Skip to content

Substring

Extracts a substring from a string column starting at the given position.

koheesio.spark.transformations.strings.substring.Substring #

Extracts a substring from a string column starting at the given position.

This is a wrapper around PySpark substring() function

Notes
  • Numeric columns will be cast to string
  • start is 1-indexed, not 0-indexed!

Parameters:

Name Type Description Default
columns Union[str, List[str]]

The column (or list of columns) to substring. Alias: column

required
target_column Optional[str]

The column to store the result in. If not provided, the result will be stored in the source column. Alias: target_suffix - if multiple columns are given as source, this will be used as a suffix.

None
start PositiveInt

Positive int. Defines where to begin the substring from. The first character of the field has index 1!

required
length Optional[int]

Optional. If not provided, the substring will go until end of string.

-1
Example
Extract a substring from a string column starting at the given position.#

input_df:

column
skyscraper
output_df = Substring(
    column="column",
    target_column="substring_column",
    start=3,  # 1-indexed!
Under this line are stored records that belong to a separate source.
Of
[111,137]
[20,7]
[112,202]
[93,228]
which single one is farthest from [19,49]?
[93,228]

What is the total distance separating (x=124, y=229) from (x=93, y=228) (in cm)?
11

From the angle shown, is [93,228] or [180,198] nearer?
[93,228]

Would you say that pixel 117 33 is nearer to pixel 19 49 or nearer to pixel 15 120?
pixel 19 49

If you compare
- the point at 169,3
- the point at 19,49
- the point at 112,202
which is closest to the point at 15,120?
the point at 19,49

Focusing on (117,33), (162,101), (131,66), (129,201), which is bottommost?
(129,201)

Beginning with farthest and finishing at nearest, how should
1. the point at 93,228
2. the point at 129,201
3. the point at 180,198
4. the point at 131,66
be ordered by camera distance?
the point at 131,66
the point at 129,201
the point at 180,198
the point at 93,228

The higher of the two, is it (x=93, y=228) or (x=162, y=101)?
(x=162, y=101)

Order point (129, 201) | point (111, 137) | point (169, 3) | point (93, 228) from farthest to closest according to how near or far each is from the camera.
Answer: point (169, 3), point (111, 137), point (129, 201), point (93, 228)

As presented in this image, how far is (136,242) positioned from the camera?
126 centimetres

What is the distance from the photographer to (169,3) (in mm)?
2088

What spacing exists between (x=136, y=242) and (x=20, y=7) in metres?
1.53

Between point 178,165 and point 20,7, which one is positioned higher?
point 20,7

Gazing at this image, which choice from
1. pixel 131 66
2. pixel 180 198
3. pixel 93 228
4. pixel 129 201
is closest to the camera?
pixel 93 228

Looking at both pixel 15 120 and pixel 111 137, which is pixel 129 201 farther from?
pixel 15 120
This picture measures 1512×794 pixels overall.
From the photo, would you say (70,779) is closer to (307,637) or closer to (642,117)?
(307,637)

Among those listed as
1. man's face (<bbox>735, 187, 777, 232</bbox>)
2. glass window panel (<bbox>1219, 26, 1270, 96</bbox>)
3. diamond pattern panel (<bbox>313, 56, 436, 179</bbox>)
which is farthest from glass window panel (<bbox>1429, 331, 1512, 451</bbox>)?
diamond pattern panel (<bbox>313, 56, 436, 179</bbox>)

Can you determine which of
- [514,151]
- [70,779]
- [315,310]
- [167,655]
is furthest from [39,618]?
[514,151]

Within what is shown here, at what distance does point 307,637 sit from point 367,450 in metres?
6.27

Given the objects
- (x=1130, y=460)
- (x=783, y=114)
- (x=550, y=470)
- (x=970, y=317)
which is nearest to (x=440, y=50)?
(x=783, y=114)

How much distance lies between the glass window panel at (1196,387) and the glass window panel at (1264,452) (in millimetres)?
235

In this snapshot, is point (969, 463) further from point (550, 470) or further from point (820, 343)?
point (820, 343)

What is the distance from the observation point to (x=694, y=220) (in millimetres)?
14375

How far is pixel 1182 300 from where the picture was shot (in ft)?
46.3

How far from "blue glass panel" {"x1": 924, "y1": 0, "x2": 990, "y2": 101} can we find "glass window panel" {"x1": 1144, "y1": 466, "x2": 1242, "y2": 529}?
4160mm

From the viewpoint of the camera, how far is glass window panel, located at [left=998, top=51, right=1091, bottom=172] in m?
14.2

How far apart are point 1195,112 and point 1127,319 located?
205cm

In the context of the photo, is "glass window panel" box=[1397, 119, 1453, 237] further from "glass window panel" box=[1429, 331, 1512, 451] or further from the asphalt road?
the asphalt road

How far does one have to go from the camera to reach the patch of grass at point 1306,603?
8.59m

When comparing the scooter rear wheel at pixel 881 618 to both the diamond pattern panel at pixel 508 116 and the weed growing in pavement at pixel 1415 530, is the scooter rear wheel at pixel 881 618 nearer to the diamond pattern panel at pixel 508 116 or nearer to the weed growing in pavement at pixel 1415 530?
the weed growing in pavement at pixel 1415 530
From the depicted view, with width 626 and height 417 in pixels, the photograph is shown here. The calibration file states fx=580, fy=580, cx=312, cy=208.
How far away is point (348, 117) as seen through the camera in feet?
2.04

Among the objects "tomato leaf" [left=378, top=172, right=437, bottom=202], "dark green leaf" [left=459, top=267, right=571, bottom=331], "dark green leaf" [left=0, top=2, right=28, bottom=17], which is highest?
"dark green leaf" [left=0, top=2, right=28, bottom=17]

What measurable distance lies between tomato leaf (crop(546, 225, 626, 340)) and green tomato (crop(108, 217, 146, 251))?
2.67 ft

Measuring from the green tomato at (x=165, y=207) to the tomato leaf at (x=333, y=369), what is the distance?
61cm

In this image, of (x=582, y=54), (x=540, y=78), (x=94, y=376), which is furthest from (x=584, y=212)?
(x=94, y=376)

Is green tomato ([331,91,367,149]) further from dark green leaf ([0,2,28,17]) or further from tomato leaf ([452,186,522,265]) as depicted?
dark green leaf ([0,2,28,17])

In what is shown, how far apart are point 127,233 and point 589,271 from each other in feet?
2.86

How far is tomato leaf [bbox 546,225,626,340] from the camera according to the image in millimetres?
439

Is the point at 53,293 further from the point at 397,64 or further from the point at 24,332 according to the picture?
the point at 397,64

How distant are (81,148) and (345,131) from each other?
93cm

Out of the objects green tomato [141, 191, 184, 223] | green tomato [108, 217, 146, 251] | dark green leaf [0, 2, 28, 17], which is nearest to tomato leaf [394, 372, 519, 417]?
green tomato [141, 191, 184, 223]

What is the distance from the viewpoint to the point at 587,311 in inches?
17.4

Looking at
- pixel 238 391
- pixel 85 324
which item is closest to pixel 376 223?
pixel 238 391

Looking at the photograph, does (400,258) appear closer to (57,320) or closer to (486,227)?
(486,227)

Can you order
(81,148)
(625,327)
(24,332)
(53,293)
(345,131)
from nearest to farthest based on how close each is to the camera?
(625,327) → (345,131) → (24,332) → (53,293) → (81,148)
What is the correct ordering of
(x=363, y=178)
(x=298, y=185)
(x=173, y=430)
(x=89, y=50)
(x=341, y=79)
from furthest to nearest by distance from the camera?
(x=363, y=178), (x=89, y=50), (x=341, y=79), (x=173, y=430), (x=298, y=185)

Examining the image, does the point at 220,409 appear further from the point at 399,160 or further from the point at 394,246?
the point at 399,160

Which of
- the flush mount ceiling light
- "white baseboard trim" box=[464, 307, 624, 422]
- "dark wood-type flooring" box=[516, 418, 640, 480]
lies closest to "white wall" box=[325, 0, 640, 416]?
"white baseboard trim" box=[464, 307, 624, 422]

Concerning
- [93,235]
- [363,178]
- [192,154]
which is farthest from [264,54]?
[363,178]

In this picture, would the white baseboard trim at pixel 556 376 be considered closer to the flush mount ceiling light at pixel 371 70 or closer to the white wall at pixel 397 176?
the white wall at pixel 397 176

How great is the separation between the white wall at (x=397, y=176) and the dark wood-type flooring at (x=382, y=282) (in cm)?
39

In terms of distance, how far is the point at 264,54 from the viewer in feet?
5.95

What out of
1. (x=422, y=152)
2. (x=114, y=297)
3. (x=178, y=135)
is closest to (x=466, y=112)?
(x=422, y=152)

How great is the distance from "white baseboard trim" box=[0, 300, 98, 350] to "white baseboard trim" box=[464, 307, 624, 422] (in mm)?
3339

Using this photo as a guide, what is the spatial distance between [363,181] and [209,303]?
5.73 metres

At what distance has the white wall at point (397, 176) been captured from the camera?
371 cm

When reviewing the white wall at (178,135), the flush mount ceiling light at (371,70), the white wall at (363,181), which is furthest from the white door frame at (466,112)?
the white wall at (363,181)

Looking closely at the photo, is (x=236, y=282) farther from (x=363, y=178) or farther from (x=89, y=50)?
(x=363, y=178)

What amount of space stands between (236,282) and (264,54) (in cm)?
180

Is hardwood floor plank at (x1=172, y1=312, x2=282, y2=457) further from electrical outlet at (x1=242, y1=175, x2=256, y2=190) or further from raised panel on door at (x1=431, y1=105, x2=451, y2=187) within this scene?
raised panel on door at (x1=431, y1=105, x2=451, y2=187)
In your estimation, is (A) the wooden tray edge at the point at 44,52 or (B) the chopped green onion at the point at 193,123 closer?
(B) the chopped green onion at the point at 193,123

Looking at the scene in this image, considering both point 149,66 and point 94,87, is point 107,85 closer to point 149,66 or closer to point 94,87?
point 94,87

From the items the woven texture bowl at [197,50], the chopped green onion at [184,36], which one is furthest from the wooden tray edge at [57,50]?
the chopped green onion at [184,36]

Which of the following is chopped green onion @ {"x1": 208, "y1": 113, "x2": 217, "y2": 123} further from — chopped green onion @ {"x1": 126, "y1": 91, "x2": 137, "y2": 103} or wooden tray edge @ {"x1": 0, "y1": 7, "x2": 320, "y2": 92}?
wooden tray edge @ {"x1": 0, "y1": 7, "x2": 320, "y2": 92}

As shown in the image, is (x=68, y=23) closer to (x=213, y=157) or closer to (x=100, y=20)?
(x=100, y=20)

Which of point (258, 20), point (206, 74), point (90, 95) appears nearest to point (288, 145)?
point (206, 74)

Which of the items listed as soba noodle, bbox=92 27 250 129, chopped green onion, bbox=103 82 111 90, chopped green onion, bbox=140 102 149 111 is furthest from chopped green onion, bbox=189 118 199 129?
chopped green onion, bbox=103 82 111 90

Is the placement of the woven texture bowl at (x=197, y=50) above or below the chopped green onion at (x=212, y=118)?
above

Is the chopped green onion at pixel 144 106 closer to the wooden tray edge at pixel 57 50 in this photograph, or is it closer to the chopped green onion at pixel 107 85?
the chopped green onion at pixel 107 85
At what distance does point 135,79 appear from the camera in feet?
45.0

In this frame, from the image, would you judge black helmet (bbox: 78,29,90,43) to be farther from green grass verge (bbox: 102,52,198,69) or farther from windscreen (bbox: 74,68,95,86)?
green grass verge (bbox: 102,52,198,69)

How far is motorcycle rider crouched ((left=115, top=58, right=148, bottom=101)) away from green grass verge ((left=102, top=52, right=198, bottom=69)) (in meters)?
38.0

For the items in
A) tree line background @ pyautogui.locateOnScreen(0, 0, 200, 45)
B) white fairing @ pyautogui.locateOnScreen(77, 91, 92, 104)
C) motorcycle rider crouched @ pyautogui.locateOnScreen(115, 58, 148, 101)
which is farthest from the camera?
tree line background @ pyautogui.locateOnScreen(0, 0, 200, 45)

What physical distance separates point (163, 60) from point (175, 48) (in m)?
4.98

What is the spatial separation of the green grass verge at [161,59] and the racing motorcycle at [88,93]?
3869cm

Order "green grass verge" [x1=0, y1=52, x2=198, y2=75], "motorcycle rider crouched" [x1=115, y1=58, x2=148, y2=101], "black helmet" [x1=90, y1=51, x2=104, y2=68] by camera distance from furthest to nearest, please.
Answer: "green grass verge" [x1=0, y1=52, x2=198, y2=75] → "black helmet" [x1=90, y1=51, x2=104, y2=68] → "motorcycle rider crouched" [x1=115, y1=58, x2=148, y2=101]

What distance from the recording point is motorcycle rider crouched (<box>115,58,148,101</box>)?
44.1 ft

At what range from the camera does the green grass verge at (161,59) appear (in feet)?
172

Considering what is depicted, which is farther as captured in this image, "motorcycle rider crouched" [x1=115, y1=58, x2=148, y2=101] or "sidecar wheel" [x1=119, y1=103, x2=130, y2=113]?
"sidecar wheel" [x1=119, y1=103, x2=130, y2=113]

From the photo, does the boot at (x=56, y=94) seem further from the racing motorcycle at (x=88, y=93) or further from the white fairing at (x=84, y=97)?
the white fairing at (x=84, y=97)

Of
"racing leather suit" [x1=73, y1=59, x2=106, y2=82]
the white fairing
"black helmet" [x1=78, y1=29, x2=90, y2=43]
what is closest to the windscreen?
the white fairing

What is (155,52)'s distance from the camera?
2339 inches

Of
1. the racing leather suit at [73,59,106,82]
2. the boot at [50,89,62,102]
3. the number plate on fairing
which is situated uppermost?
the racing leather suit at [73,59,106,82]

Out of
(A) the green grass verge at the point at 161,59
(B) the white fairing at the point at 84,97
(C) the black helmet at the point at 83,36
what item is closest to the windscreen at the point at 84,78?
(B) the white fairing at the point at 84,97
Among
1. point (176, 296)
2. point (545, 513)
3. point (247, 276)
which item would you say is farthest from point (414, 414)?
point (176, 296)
So this will start at the 3rd character
    length=4,
).transform(input_df)

output_df:

column substring_column
skyscraper yscr

length class-attribute instance-attribute #

length: Optional[int] = Field(
    default=-1,
    description="The target length for the string. use -1 to perform until end",
)

start class-attribute instance-attribute #

start: PositiveInt = Field(
    default=..., description="The starting position"
)

func #

func(column: Column)
Source code in src/koheesio/spark/transformations/strings/substring.py
def func(self, column: Column):
    return when(column.isNull(), None).otherwise(substring(column, self.start, self.length)).cast(StringType())